PR: New evidence brought during the appeal discredited Gregson’s legal team’s argument that the Africans “perished just as a cargo of goods perished”, and the killings constituted a sensible jettisoning of objects. Gilbert’s legal team argued that the mass murder was due to a human error and no “such necessity could justify such a very extraordinary transaction”. Looking at the evidence, if it rained the day before the last thirty-eight enslaved Africans were thrown overboard, then I guess the court would have concluded that the water must have been replenished. Only a retrial could ascertain whether the water was enough for both the crew members and the remaining enslaved Africans. This uncertainty meant that a retrial would have been required. I think another reason was the lack of key witnesses. Many crew members, including the captain, had subsequently died; the other surviving enslaved Africans had been sold; and the only witness, namely a passenger, claimed not to have seen the massacre.

VS: Why was this case so groundbreaking, especially as it pertains to the abolitionist movement of the time?

PR: The abolition movement at the time was equivalent to Black Lives Matter and reparatory justice movements that we see today. Influential and well-respected abolitionists Olaudah Equiano, Ottobah Cugoano, and Granville Sharp lobbied for justice in this case. For them, this was a case of moral justice versus commercial law and an opportunity to showcase the massacre of hundreds of African human beings as murder. The case weakened the normalisation to dehumanise Africans and strengthen the moral compass within British society. Further, there was a hope that a prosecution of Gregson for murder may have been advanced.

VS: Do you believe that the global community has done enough to memorialise the victims? If not, what more can be done?

PR: No, not at all. We should make the studying of the case of the Zong compulsory within the educational curriculum in Britain and the Caribbean. Further, annually, we should hold a collaborative memorial service in Ghana, Britain, and Jamaica.

VS: Do the legalities of the Zong case have any bearing on the case for reparation today?

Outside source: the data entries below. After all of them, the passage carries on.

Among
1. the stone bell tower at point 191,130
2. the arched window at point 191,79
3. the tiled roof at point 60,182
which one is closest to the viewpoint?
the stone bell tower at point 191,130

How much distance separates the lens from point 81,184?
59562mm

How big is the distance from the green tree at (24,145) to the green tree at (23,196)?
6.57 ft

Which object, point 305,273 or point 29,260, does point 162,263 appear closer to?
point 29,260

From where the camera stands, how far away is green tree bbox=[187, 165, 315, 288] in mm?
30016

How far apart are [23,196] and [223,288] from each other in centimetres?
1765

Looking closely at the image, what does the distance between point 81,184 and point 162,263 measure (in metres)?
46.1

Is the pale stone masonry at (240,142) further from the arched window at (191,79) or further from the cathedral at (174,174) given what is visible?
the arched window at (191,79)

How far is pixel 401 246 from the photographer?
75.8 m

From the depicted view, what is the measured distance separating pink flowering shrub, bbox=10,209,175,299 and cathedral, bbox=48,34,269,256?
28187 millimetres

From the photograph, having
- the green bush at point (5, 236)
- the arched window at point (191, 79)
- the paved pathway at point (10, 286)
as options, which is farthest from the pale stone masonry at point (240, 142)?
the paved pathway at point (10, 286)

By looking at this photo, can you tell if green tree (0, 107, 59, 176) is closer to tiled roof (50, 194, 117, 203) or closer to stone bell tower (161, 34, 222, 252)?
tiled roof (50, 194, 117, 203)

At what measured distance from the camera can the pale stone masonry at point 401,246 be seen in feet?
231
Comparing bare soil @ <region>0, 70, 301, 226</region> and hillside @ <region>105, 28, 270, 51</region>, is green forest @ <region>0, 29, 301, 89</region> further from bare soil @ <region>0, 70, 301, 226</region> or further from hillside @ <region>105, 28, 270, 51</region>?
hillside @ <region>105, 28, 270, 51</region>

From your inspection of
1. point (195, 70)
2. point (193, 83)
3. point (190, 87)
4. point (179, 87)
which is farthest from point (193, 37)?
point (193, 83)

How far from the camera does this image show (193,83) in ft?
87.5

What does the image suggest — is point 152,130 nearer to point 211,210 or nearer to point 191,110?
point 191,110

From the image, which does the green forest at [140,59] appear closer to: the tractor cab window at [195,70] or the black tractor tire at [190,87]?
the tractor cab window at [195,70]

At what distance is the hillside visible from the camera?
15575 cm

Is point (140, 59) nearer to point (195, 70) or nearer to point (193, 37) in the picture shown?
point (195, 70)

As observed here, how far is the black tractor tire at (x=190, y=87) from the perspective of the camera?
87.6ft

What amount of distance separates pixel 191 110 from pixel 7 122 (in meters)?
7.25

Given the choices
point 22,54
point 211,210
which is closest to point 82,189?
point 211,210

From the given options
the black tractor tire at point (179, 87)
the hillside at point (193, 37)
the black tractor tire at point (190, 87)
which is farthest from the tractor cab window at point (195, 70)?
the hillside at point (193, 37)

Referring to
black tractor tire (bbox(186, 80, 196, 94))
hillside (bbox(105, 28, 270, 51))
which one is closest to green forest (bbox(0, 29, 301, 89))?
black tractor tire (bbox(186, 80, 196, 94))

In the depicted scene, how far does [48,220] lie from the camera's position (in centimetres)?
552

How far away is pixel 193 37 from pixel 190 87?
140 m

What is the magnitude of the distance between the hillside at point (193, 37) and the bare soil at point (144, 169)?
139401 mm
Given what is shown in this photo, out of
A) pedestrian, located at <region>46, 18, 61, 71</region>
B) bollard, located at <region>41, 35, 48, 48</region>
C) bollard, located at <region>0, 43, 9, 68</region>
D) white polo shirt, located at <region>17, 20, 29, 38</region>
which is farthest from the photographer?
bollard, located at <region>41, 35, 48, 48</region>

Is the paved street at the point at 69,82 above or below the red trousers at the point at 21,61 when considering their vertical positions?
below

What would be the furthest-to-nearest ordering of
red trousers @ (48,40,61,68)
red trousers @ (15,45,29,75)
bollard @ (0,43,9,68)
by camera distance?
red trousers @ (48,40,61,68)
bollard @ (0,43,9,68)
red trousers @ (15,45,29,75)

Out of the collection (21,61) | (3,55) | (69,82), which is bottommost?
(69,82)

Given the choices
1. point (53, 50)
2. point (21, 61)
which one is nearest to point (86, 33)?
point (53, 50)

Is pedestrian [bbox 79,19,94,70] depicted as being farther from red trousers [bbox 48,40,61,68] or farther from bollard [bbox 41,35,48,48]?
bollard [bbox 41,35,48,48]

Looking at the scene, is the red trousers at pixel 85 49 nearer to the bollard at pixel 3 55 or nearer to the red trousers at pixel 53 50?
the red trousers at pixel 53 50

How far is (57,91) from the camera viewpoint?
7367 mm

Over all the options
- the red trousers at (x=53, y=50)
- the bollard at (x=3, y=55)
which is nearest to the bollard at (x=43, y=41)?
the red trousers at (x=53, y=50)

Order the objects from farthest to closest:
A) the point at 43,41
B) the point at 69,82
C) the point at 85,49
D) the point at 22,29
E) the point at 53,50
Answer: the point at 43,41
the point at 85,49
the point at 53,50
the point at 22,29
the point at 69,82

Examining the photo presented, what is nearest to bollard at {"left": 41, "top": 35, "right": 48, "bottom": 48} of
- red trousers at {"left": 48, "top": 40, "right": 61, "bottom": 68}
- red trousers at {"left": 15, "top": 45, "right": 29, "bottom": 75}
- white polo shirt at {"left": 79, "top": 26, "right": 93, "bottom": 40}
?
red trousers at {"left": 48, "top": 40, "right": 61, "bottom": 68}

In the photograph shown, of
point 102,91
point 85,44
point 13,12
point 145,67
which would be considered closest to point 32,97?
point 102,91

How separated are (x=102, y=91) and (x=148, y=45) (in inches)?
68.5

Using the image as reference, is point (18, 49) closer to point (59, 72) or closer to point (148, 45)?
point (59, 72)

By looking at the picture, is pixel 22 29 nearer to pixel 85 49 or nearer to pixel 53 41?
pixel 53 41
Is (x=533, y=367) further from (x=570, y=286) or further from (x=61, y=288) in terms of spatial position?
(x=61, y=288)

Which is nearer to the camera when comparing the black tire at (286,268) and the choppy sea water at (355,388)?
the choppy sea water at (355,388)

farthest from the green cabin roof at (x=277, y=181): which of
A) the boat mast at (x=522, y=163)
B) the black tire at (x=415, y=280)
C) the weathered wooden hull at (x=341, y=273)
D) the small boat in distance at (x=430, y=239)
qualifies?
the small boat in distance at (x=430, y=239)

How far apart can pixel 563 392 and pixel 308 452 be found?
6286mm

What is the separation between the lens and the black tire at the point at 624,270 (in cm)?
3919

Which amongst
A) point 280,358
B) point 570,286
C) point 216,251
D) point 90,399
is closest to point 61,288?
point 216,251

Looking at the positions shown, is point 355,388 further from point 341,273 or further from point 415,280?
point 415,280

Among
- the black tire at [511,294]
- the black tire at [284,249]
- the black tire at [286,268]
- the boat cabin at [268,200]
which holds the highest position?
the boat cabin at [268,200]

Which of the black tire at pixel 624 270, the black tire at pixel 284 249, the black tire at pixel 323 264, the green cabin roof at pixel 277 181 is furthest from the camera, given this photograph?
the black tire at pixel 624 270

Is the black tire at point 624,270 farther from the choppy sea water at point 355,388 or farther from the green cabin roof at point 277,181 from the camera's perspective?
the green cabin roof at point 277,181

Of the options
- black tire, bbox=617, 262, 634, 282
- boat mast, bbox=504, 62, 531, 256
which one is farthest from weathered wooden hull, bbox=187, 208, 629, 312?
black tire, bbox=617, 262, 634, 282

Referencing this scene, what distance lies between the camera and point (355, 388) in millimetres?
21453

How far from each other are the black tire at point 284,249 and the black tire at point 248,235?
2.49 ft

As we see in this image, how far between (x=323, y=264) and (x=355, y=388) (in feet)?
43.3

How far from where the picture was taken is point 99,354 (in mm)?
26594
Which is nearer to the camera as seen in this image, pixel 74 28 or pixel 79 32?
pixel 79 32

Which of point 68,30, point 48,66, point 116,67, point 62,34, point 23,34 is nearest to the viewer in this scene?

PR: From a perspective of reparatory justice and the need for repair, yes. This case demonstrates, historically, the English law’s complicit nature to support African chattel slavery via the use of discriminatory laws and legal practices. Today, the application of British law and policies are applied in the same discriminatory way, resulting in outcomes which adversely affect people of African descent living in and travelling/migrating to Britain. The Zong conveys the continued legacy of African chattel slavery in that people of African descent are still not treated equally simply due to the colour of their skin.